1.3 NPM di Indonesia
Telah disampaikan, NPM terutama diterapkan tidak hanya di Negara-negara dengan level kemakmuran tinggi seperti Inggris, Swedia, ataupun Selandia Baru, tetapi juga di Negara-negara dengan tingkat kondisi yang setara Indonesia seperti India, Thailand ataupun Jamaika. Dalam penerapannya di Indonesia, satu penelitian yang diangkat oleh Samodra Wibawa dari Fisipol Universitas Gadjah Mada menemukan sejumlah persoalan tatkala konsep-konsep dalam NPM diterapkan di sejumlah kabupaten.
Wibawa menemukan sejumlah hambatan tatkala NPM coba diterapkan di kabupaten-kabupaten Indonesia. Pertama, dalam hal manajemen kontrak, DPRD dipandang belum mampu merumuskan produk dan menetapkan standar kualitas bagi setiap instansi pemerintahan. Kedua, pola komando dalam bioraksi masih cukup kuat, di mana komunikasi lebih bersifat atas-bawah ketimbang sebaliknya.

2.    NPS (New Public Services)
Paradigma administrasi Negara sudah jauh bergeser dan meninggalkan pendulum dikotomi politik-administrasi. Dalam konteks kekinian, paradigma dikotomi politik-administrasi yang terkenal dengan adagium when political end, administrative begin kurang relevan dengan perkembangan teori dan praktik administrasi negara. Bahkan sebenarnya, administrasi negara sudah lama meninggalkan paradigma ke-5 dalam ilmu administrasi negara yaitu administrasi negara sebagai administrasi negara (1970-?) sebagaimana yang dikemukakan oleh Henry.  Henry hanya menentukan bahwa paradigma ke-5 dimulai sejak tahun 1970, tetapi ia tidak memberi batasan sampai berapa lama paradigma ke-5 bertahan. Sejak 1990 sampai saat ini teori dan konsep administrasi negara sudah berkembang sangat pesat, terutama dengan munculnya paradigma New Public Management (NPM) pada permulaan tahun 1990 yang kemudian disusul oleh New Public Service (NPS) pada tahun 2000an.

----------------

» PETUNJUK TUGAS 1
Selain Indonesia, negara apa saja yang disebut dalam teks tentang NPM dan NPS sebagai tempat penerapan NPM? Sebutkan semuanya.
» PETUNJUK TUGAS 2
Jawab pertanyaan berikut berdasarkan teks tentang NPM dan NPS.
(a) Siapa yang melakukan penelitian tentang penerapan NPM di kabupaten-kabupaten Indonesia, dan dari lembaga mana?
(b) Menurut Henry, sejak tahun berapa paradigma ke-5 dimulai?
(c) Kapan New Public Service (NPS) muncul?
» PETUNJUK TUGAS 3
Teruskan teks tentang NPM dan NPS mulai dari kalimat terakhirnya.
Materi sesudah teks ini tidak perlu dipakai.

» INFORMASI YANG DIBERIKAN
----------------

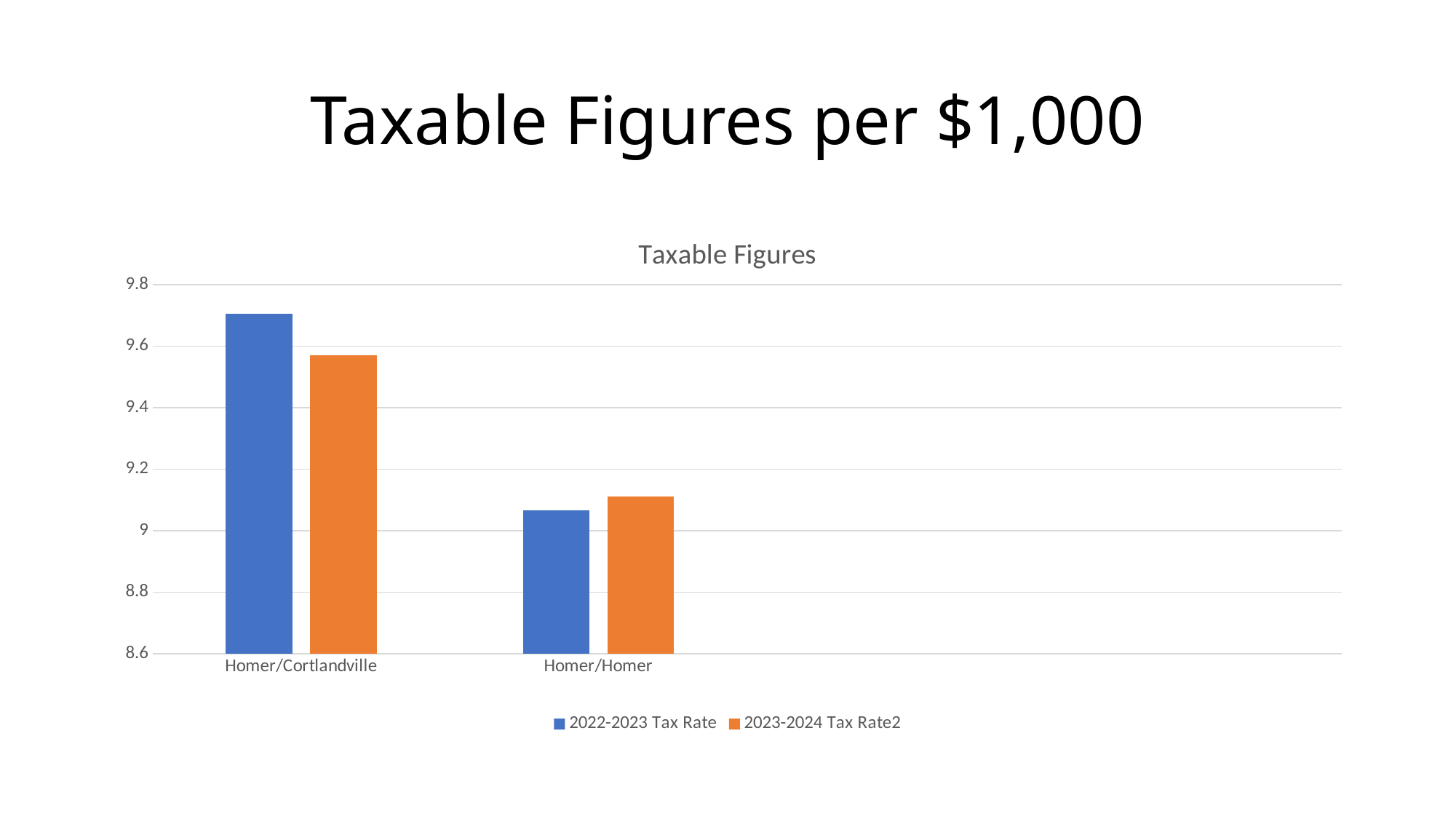
Is the 2023-2024 Tax Rate2 for Homer/Homer greater or less than 9.2? less Which category has the lowest 2023-2024 Tax Rate2? Homer/Homer How many categories are shown on the x axis? 2 For Homer/Homer, which is larger: the 2022-2023 Tax Rate or the 2023-2024 Tax Rate2? 2023-2024 Tax Rate2 What is the title of the chart? Taxable Figures Which category has the highest 2022-2023 Tax Rate? Homer/Cortlandville How many series does the legend list? 2 What kind of chart is shown on the slide? bar chart Is the 2022-2023 Tax Rate for Homer/Homer greater or less than 9? greater Which series is shown in orange? 2023-2024 Tax Rate2 Is the 2022-2023 Tax Rate for Homer/Cortlandville greater or less than 9.6? greater For Homer/Cortlandville, which is larger: the 2022-2023 Tax Rate or the 2023-2024 Tax Rate2? 2022-2023 Tax Rate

----------------

» BAGIAN JAWABAN 1
Inggris, Swedia, Selandia Baru, India, Thailand, Jamaika

» BAGIAN JAWABAN 2
(a) Samodra Wibawa dari Fisipol Universitas Gadjah Mada
(b) Tahun 1970
(c) Pada tahun 2000-an

» BAGIAN JAWABAN 3
Dalam memahami teori administrasi negara secara paradigmatik, tulisan Janet V. Denhardt dan Robert B. Denhardt yang berjudul The New Public Service: Serving, not Steering dapat digunakan untuk menemukenali perkembangan paradigma administrasi negara klasik sampai administrasi negara kontemporer. Tulisan tersebut diterbitkan pertama kali dalam bentuk buku pada tahun 2003 di New York. Sejak kemunculannya buku ini mendapat respon yang positif dari kalangan cendikiawan administrasi negara karena dianggap mampu memberikan perspektif alternatif dalam memandang administrasi negara. 
Sebelum terbit berbentuk buku, pada tahun 2000 Denhardt dan Denhardt sudah pernah mempublikasikan tulisan yang sama, namun dengan judul yang berbeda yaitu The New Public Service: Serving Rather than Steering dalam jurnal Public Administration Review.  Kemudian disusul dengan tulisan yang lain tetapi kurang lebih dengan ide yang sama dalam International Review of Public Administration pada tahun 2003, dengan judul The New Public Service: An Approach to Reform.  Buku yang diterbitkan pada tahun 2003 adalah repetisi dan modifikasi dari dua tulisan yang pernah muncul sebelumnya.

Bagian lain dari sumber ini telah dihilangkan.